6. Bambang Sutrisno dan Adrian Kiki Ariawan
Keduanya merupakan Direktur dan Direktur utama Bank Surya yang dihukum seumur hidup. Keduanya terbukti melakukan penyelewengan dana BLBI dan merugikan negara sebesar Rp 1,5 triliun. Bambang melarikan diri ke Singapura, sementara Adrian kabur ke Australia. Pada November 2008, Adrian Kiki tertangkap oleh otoritas setempat di Perth, Australia Barat. Sedangkan rekannya, Bambang hingga kini masih buron.
7. Samadikun Hartono
Dia adalah Presiden Komisaris Bank Modern yang menerima kucuran dana BLBI sebesar Rp 2,5 triliun. Samadikun dinyatakan bersalah melakukan penyelewenga dana BLBI yang mengakibatkan kerugian negara sebesar Rp 169 miliar. Dia dijatuhi hukuman 4 tahun penjara, namun tidak dapat dieksekusi karena melarikan diri. Informasi terakhir yang diperoleh Kejaksaan, Samadikun menetap di Apartemen Beverly Hills Singapura dan memiliki pabrik film di China dan Vietnam.
8. Agus Anwar
Dia adalah pemilik Bank Pelita. Kejaksaan Agung telah menetapkan Agus sebagai tersangka kasus korupsi dana BLBI yang merugikan negara Rp 1,98 triliun. Dia masuk daftar delapan obligor BLBI yang dicekal. Namun Agus berhasil kabur ke Singapura. Saat kabur, perkaranya masih dalam proses pengadilan. Kejaksaan menyidangkan Agus secara in absensia atau tanpa kehadiran terdakwa.
9. Sjamsul Nursalim
Sjamsul adalah tersangka kasus dugaan penyimpangan dana BLBI sebesar Rp 10,5 triliun di Bank Umum Nasional. Namun, proses penyelesaian kasus yang saat itu memasuki tahap penyidikan, terpaksa dihentikan. Pertimbangan Kejaksaan Agung, pemilik Bank Dagang Negara itu telah mengantongi surat keterangan lunas (SKL) dari Badan Penyehatan Perbankan Nasional (BPPN).
10. Hendrawan Haryono
Dia adalah mantan Wakil Presiden Direktur PT Bank Aspac. Oleh majelis hakim kasasi, terdakwa Hendrawan dinyatakan bersalah dan dihukum empat tahun penjara dan denda Rp 500 juta. Dia terbukti melakukan penyelewengan dana BLBI sebesar Rp 583 miliar. Dia bekerja sama dengan kakaknya, Setiawan Haryono yang saat itu menjabat sebagai Presiden Direktur Bank Aspac.
11. Atang Latif
Dia adalah mantan komisaris Bank Indonesia Raya atau Bank Bira. Atang sempat melarikan diri ke Singapura sebelum kasusnya disidangkan. Namun akhirnya menyerahkan diri 27 januari 2006 dan menyatakan sanggup bayar Rp 170 miliar, setelah sebelumnya dia telah membayar Rp 155 miliar. Bank Bira sendiri menerima kucuran dana BLBI sebesar Rp 325 miliar. Proses Atang diserahkan ke Kementerian Keuangan mengingat pengelola BLBI yakni BPPN sudah bubar.

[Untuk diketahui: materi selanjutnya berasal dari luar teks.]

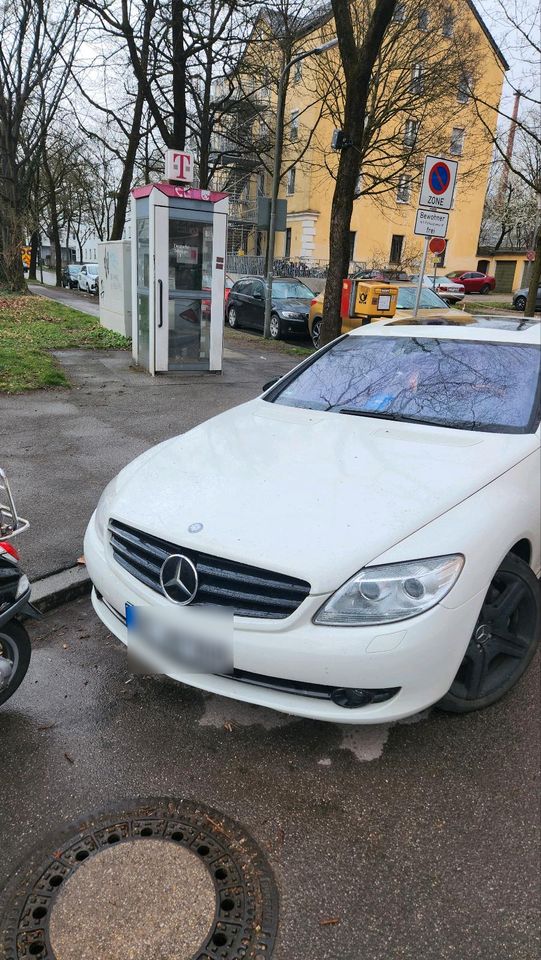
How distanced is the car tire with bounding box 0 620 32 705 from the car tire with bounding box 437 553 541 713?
6.01 feet

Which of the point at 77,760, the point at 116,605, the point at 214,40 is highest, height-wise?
the point at 214,40

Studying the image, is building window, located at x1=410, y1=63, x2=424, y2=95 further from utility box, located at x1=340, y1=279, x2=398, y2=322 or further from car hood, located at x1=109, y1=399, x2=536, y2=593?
car hood, located at x1=109, y1=399, x2=536, y2=593

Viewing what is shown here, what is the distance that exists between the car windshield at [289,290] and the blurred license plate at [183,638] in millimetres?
16422

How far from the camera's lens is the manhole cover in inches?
76.0

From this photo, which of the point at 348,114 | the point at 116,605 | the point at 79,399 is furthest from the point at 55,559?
the point at 348,114

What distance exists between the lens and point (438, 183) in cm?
779

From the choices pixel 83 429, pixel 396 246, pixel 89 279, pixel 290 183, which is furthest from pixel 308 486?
pixel 290 183

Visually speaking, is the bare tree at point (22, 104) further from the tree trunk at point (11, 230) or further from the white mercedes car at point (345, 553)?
the white mercedes car at point (345, 553)

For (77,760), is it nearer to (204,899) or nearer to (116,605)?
(116,605)

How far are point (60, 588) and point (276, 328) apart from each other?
1417 centimetres

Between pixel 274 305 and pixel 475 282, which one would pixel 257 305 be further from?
pixel 475 282

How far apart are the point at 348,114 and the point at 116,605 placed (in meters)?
9.89

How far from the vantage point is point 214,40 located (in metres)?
14.9

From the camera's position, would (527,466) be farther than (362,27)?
No
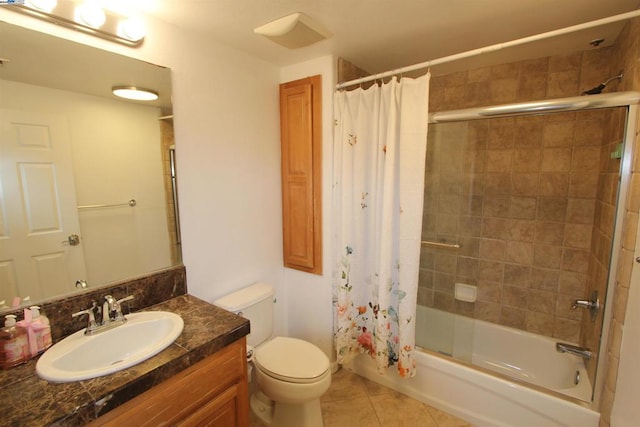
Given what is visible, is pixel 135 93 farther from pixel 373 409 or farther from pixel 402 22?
pixel 373 409

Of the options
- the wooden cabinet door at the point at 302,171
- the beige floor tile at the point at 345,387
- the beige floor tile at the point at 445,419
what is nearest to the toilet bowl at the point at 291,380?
the beige floor tile at the point at 345,387

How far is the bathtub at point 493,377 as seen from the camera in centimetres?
156

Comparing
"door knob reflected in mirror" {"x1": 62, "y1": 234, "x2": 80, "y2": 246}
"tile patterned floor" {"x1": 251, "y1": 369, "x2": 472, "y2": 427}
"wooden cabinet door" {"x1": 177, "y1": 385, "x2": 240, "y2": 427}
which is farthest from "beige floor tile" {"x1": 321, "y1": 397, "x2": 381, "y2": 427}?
"door knob reflected in mirror" {"x1": 62, "y1": 234, "x2": 80, "y2": 246}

Selain nama2 tersebut, beberapa mantan direktur Bank Indonesia juga telah menjadi terpidana kasus penyelewengan dana BLBI, antara lain Paul Sutopo Tjokronegoro, Hendro Budiyanto, dan Heru Supratomo.
Bagaimana dengan penjarah lain yang masih buron? Kenapa sampai sekarang (sejak era Orde Baru) para buronan itu masih belum tertangkap? (S/salam-online.com-dari berbagai sumber)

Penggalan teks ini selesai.